◆ **Source records**:
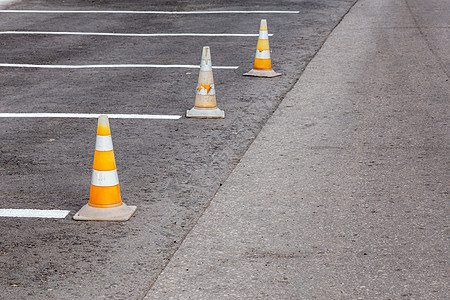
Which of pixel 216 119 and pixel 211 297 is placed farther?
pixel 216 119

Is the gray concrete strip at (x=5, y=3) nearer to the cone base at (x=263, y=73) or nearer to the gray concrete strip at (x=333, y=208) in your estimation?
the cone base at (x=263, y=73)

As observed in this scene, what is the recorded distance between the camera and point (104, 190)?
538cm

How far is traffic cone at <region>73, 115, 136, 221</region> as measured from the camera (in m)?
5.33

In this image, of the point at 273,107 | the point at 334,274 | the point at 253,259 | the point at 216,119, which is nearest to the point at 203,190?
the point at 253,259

--

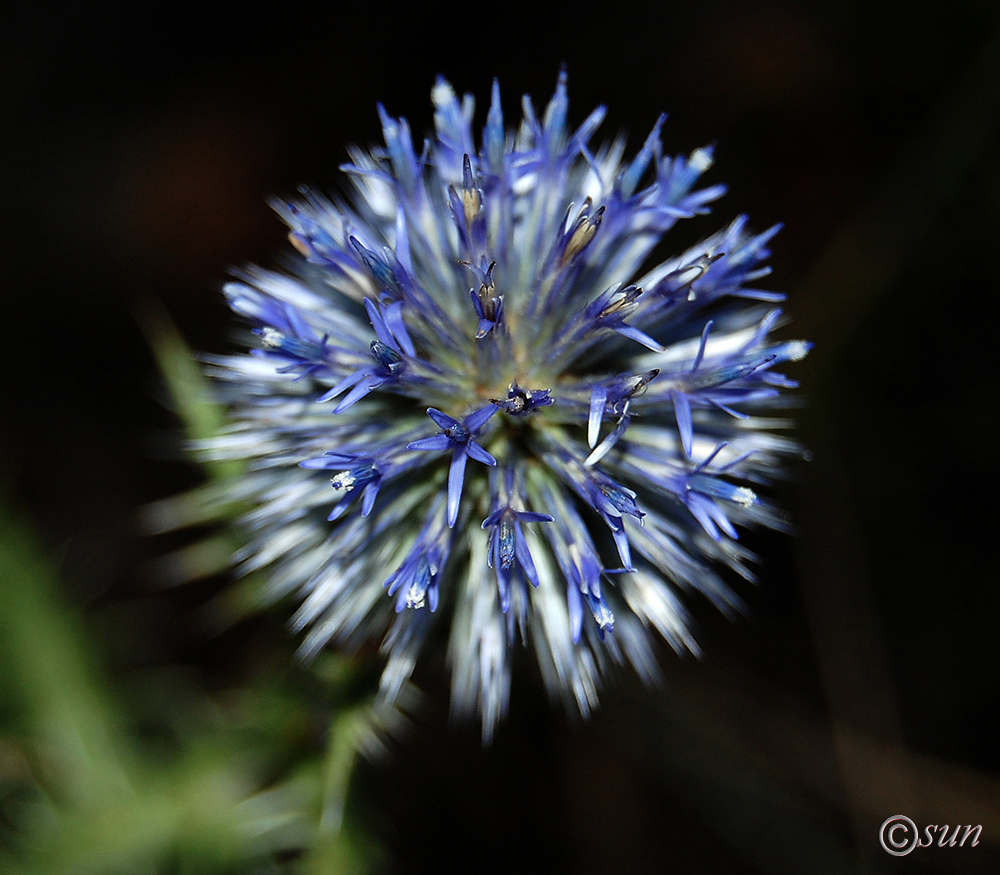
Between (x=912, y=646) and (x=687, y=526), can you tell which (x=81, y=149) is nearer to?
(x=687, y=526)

◆ **Task requirements**: Report every line of the material above that contains the word "this", copying each such line in full.

◆ **Exercise response**:
As observed in this scene, what is the recorded distance between the camera and point (104, 190)?
In this image, of the point at 273,107 | the point at 334,274 | the point at 253,259 | the point at 216,119, which is nearest to the point at 203,190?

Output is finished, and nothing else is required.